◆ **Items**:
--------------------------------------------------
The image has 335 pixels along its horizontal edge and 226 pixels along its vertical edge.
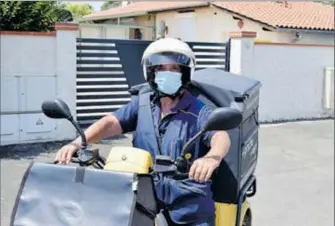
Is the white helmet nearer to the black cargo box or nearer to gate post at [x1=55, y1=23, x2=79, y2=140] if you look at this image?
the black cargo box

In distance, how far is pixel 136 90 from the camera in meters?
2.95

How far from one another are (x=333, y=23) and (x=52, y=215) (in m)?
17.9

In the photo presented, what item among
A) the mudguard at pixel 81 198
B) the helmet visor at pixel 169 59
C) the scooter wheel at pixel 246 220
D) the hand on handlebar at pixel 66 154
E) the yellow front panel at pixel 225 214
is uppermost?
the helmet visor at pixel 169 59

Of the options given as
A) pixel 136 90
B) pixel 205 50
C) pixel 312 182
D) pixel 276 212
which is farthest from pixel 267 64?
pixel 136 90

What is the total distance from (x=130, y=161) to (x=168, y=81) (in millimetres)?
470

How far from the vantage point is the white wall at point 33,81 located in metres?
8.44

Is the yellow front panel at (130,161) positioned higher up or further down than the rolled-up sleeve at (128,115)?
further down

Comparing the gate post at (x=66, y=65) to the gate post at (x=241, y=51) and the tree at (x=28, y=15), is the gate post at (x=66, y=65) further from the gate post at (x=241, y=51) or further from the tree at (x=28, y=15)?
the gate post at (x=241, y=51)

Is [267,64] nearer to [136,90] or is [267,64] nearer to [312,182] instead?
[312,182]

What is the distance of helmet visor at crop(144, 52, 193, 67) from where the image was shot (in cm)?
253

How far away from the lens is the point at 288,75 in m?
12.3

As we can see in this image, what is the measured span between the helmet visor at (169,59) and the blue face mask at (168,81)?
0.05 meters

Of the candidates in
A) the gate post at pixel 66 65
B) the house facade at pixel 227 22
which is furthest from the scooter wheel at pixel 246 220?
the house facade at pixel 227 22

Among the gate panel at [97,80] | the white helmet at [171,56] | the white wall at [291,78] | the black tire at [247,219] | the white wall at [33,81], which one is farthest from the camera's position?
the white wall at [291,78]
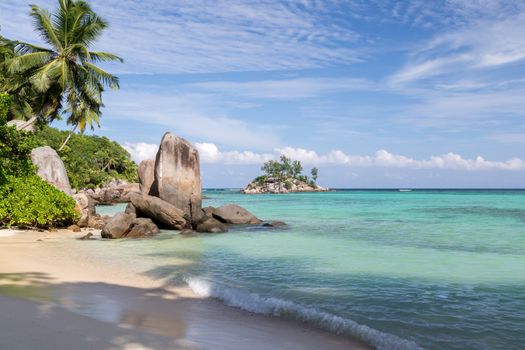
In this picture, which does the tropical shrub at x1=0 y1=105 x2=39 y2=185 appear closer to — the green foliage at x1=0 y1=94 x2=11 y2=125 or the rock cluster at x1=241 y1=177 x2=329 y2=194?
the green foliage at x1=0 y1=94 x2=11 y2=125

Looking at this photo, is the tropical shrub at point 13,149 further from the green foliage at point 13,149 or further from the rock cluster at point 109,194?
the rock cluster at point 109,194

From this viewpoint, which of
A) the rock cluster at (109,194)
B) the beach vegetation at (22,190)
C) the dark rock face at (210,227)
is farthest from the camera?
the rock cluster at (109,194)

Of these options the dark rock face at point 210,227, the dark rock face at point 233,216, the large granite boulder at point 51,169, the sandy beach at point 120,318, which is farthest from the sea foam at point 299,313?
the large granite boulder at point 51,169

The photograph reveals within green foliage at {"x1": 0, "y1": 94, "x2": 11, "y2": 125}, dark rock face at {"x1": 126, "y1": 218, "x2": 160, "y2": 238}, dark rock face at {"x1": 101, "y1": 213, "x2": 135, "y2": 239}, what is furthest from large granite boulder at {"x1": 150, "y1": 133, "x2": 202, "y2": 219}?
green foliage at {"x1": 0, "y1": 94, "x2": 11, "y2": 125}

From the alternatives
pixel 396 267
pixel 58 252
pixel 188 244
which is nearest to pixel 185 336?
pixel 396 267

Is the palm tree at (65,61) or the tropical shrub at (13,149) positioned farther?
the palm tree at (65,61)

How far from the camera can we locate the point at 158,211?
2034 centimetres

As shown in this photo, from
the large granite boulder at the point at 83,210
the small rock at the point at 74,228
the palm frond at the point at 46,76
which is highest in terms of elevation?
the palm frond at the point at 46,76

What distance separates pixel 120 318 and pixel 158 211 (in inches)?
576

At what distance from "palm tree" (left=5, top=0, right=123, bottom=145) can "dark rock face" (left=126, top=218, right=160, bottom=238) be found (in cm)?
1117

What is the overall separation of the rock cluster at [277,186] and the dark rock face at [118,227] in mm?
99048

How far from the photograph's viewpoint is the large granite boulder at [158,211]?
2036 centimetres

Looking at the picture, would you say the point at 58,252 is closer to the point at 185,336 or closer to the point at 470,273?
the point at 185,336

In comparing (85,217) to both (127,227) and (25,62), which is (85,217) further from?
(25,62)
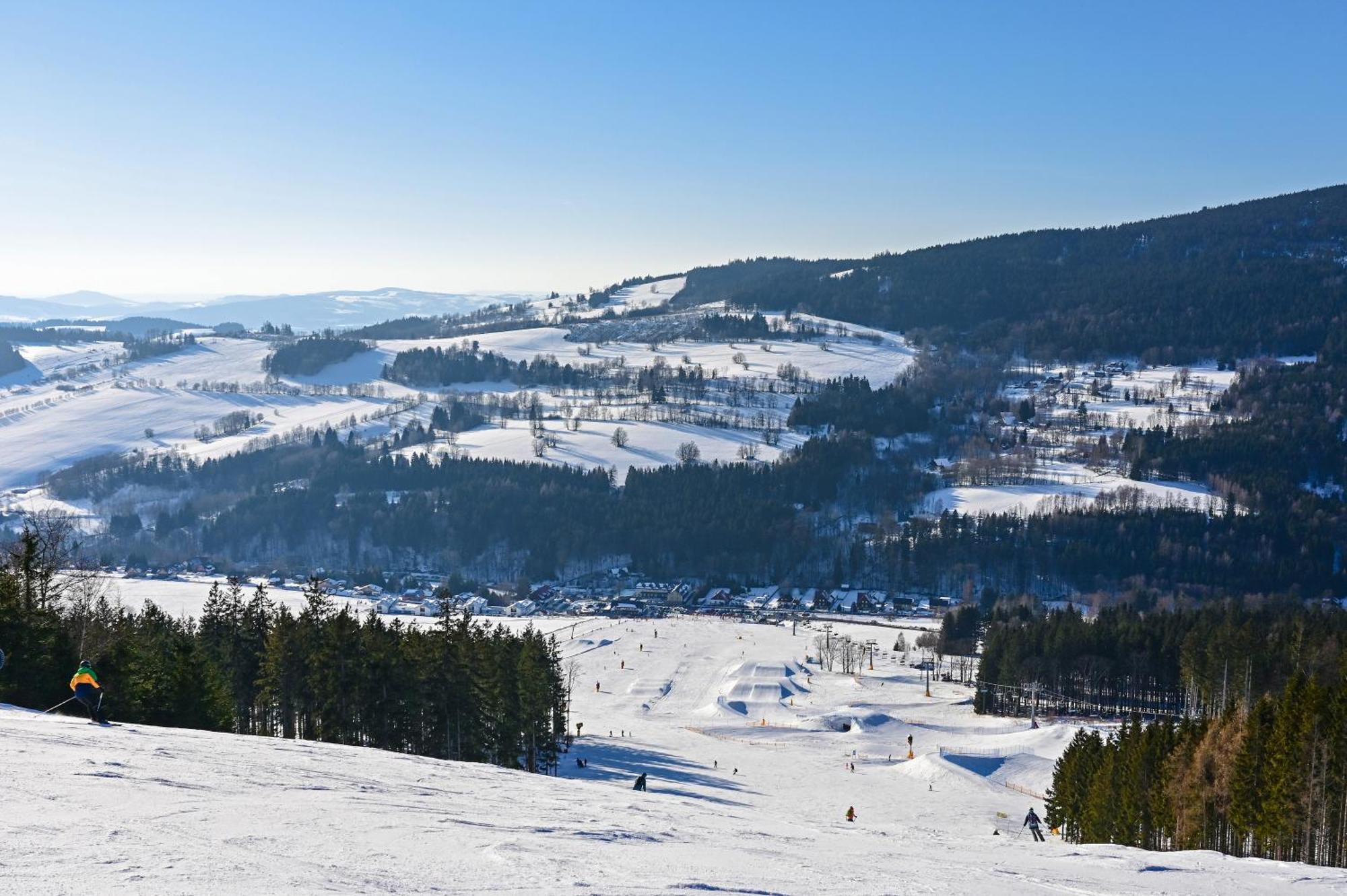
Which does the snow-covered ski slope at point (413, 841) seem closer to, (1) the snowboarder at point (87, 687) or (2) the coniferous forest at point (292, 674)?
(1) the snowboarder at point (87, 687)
--------------------------------------------------
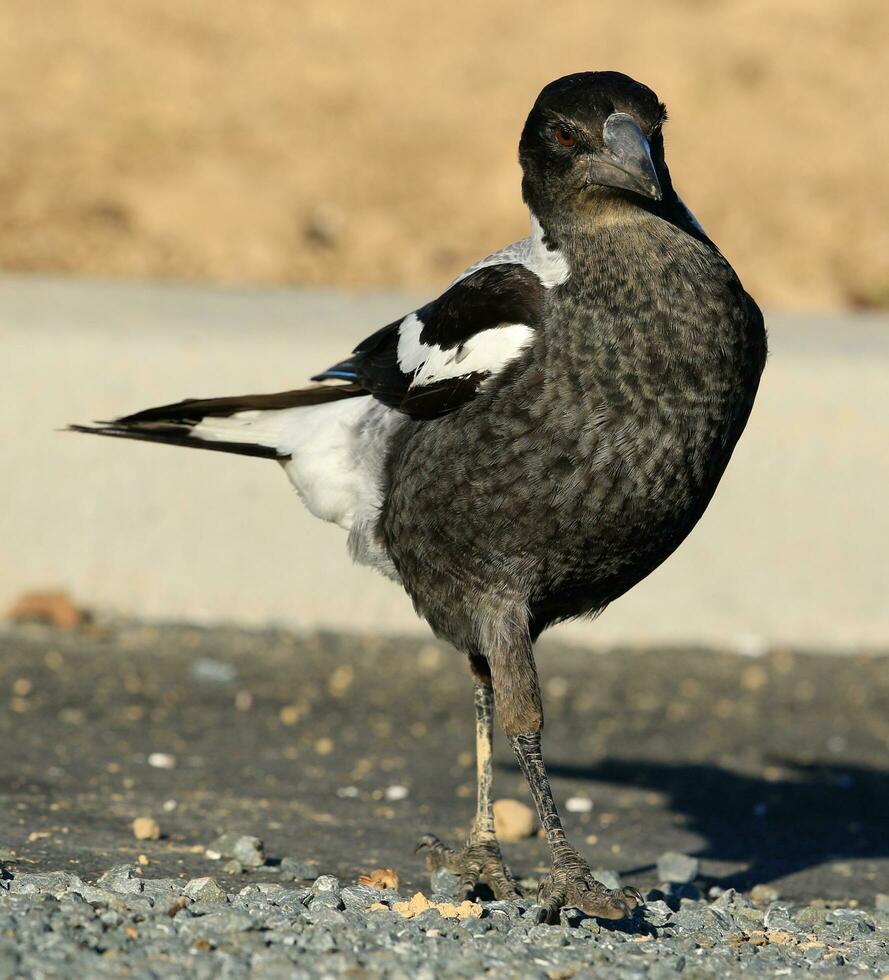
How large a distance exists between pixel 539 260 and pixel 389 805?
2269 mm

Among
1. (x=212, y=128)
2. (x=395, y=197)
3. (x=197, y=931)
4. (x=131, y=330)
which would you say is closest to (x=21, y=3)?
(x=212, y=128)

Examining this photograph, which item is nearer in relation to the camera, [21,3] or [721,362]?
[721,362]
--------------------------------------------------
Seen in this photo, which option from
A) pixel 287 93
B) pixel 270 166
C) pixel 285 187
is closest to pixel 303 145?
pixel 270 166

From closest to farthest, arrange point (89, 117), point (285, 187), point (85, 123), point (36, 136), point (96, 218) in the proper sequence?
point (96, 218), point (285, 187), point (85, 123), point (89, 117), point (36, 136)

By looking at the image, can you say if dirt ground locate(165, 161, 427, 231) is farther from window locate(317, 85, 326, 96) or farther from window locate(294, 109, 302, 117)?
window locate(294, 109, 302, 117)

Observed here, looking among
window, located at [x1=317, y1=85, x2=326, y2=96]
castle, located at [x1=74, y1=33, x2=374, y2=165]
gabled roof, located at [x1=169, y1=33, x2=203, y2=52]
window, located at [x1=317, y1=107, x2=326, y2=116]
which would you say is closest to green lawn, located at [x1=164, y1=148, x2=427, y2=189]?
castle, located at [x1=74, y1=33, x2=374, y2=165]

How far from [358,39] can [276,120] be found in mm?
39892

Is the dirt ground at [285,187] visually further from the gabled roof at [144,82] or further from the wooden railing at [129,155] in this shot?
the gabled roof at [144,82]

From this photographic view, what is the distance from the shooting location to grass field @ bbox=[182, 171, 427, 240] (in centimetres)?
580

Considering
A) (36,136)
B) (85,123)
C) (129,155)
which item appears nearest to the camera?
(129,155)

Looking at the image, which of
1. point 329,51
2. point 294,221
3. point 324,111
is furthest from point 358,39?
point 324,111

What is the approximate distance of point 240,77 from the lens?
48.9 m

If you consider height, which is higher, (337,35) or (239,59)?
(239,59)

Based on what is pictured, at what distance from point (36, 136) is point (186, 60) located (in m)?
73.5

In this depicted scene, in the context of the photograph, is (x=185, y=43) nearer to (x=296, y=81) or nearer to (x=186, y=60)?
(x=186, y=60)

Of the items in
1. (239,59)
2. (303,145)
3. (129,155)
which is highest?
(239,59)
--------------------------------------------------
◆ **Task instructions**:
Locate every line in the records above that contains the string "dirt", and copy each such line in full. Case counts.

◆ **Answer to this problem**:
By looking at the image, can you say if dirt ground locate(165, 161, 427, 231) is farther from window locate(317, 85, 326, 96) or farther from window locate(294, 109, 302, 117)?
Is the dirt ground at [285,187] visually further from the gabled roof at [144,82] or further from the wooden railing at [129,155] in this shot?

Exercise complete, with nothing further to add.